If there are a number of summer programs that end on that weekend, we can move it back. But I'd like the research to be done first.

Another note though... if your summer program ends on Aug. 7, I'm sure we can accommodate a handful if they can only show up Aug. 8 and 9.

So if your summer program ends on that weekend, speak up. Preferably, give me the name of the program, the dates (specifically the ending date), the location, and a website.


----------



## ConnorCuber (Nov 26, 2008)

Hm, maybe I can convince my family to vacation around Nationals...


----------



## Hadley4000 (Nov 27, 2008)

Hmm... Don't like the date, but I guess I'll have to make due.

So glad that there will be housing there, cheaper than a hotel. Also, for some reason you have to be 19 to rent a hotel, and I'll be 18 XD


----------



## Swordsman Kirby (Nov 28, 2008)

I call a lucasparty when we all get to Stanford.


----------



## Kian (Nov 28, 2008)

From Google Maps it looks as if San Jose Airport is the closest to Stanford University. Is that accurate?


----------



## Hadley4000 (Nov 28, 2008)

21 miles from San Francisco international, 18 from San Jose. Only 3 miles difference. Doesn't really make a huge different, so I guess whichever is cheapest.


----------



## Kian (Nov 28, 2008)

yeah, figured as much, is there a public transportation option from either one or will i have to take a cab?


----------



## Lucas Garron (Nov 28, 2008)

Kian said:


> yeah, figured as much, is there a public transportation option from either one or will i have to take a cab?


BART from SFO to Caltrain
Caltrain stops exactly at the end of Palm Drive.
Palm Drive is a nice walk to the quad.

Google Transit will give you the routes and times.


----------



## Tyson (Nov 29, 2008)

We're looking at moving the dates to Aug. 14, 15, 16. If anyone wants to object to this, please do so now.

Also, SJC might be closer by 3 miles, but it really doesn't make a difference. Flights might be more expensive unless you're on Southwest or JetBlue, which only flies from certain cities.

And furthermore, there is ample public transportation from SFO. SJC, you're on your own.


----------



## JBCM627 (Nov 29, 2008)

Tyson said:


> And furthermore, there is ample public transportation from SFO. SJC, you're on your own.

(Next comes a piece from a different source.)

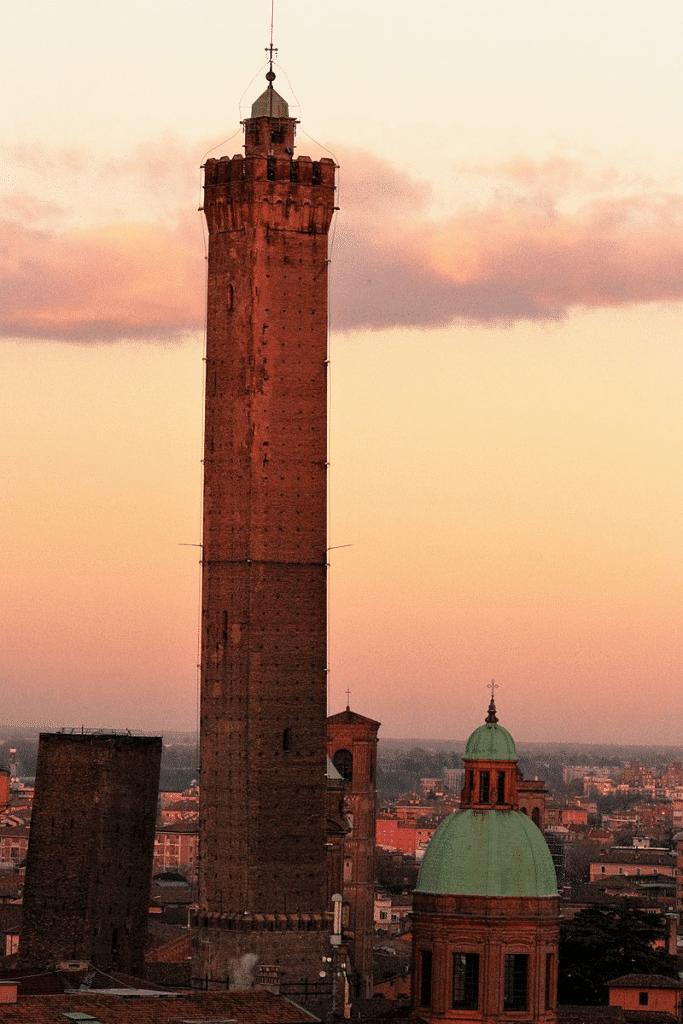 Torre degli asinelli - Antiquariato a Bologna e dintorni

The Caltrain does go right by SJC too. There is a bus (VTA) that runs right from the airport to the closest stop.


----------



## ShadenSmith (Nov 29, 2008)

To be honest I don't like the changed date. Since we'll be driving there and back we won't arrive home until very close to the start of the school year. I know at at least in my region of the country, those dates are the same week as the start of public schools.


----------



## William Chen (Nov 29, 2008)

I'll have to agree with ShadenSmith, it's too close to the start of the school year. Our Marching Band starts its full day practices before school that exact Friday, August 14th.


----------



## masterofthebass (Nov 29, 2008)

I'm not too keen on this change. I'm pretty sure most colleges (other than wacky ones like Caltech and Drexel) start August 24th. I really think that it's too close to when "normal" universities start. Also, freshman orientation (not that I am a freshman) usually starts the days leading up to when the upper classmen move in. For my school, I'm pretty sure that orientation starts on Tuesday of that week, which if I was going to this competition, make moving into college a total pain.

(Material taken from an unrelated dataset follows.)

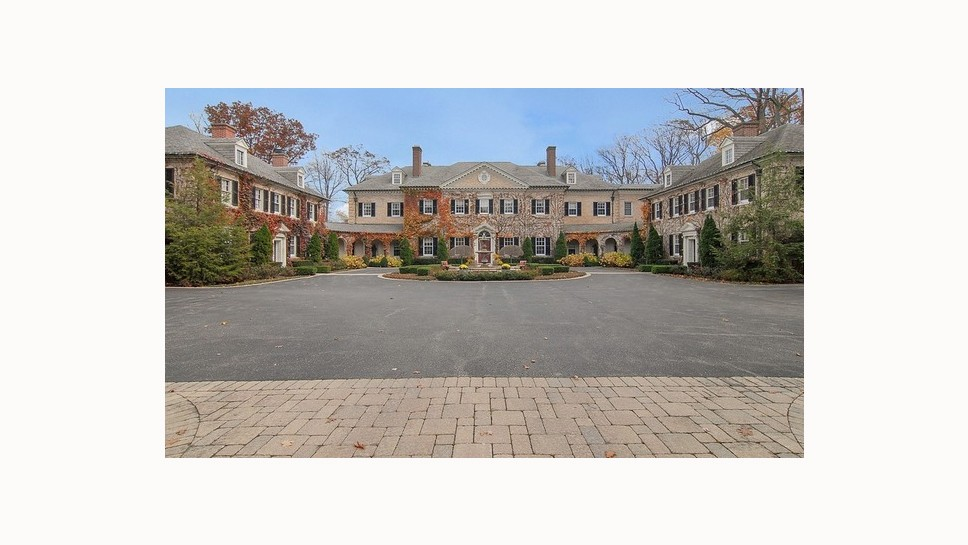 $18 Million Listing in Lake Bluff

The one thing that came to mind was a summer job situation. Taking a few days off the week before you leave for school doesn't really sit well for me. I get the feeling that when I get back from the competition, the 1 week to prepare for school will be a wasted week of working.


----------



## Hadley4000 (Nov 30, 2008)

I also agree that this date change is bad.

As Dan said, most schools in America start in Mid/Late August. Also, as Dan said, a lot of schools are making Freshman Orientation earlier and earlier. I think that this would rule out a LOT of cubers.

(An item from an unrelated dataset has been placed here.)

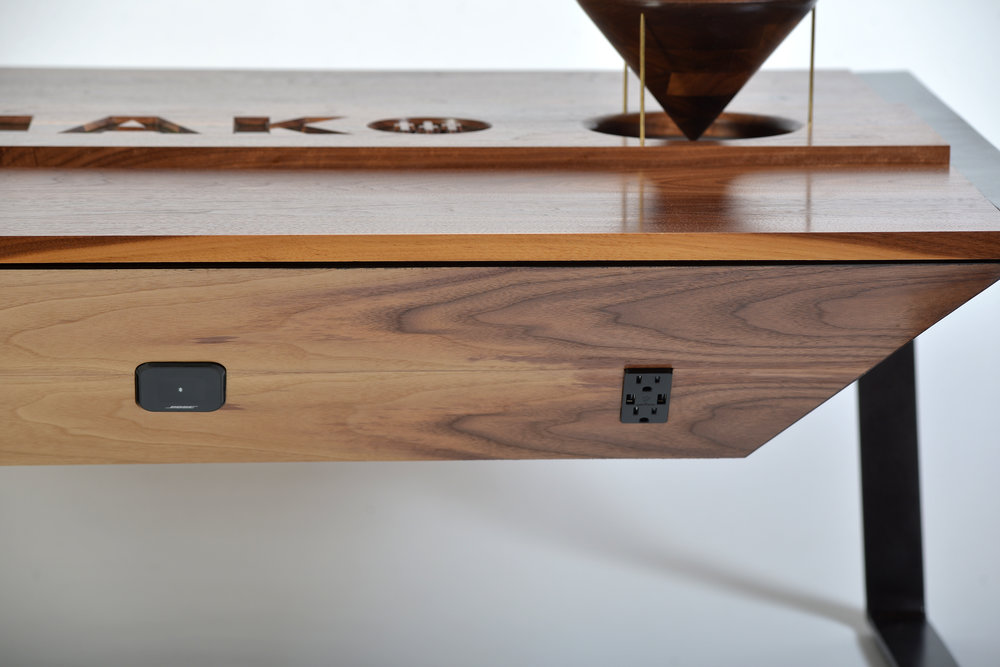 mako-custom-coffee-table-2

Actually, if anything, I think that it should be made earlier. That gives people a lot more time to prepare for school without having to take a break to pack for something else.


----------



## Sa967St (Nov 30, 2008)

I can probably come as long as its not in July, because thats when I have summer school (I live in Canada).


----------



## Tyson (Nov 30, 2008)

Hadley4000 said:


> I also agree that this date change is bad.
> 
> As Dan said, most schools in America start in Mid/Late August. Also, as Dan said, a lot of schools are making Freshman Orientation earlier and earlier. I think that this would rule out a LOT of cubers.
> 
> Actually, if anything, I think that it should be made earlier. That gives people a lot more time to prepare for school without having to take a break to pack for something else.



I think this is a good point. Aug 14, 15, 16 probably brings it too close to the starting dates for many US colleges on the semester system, and it could definitely overlap with freshman orientation at those schools.

As for making it earlier, that's a bit difficult, and then we start cutting into the middle of summer programs. Unless someone can make a good argument for why it shouldn't be Aug 7, 8, 9, that date will probably stick.

Another alternative would be to do it in late June.


----------



## Hadley4000 (Nov 30, 2008)

I think late June is a great idea. That brings a few good points.

1. Not long after graduation, for any seniors, meaning graduation money burning holes in pockets.
2. For any other students at any grade level, if they have to get a plane ticket(which can be very expensive), it gives them plenty of time to let a summer job get them money before heading off to school and buying textbooks. Which as everyone knows can be VERY pricey.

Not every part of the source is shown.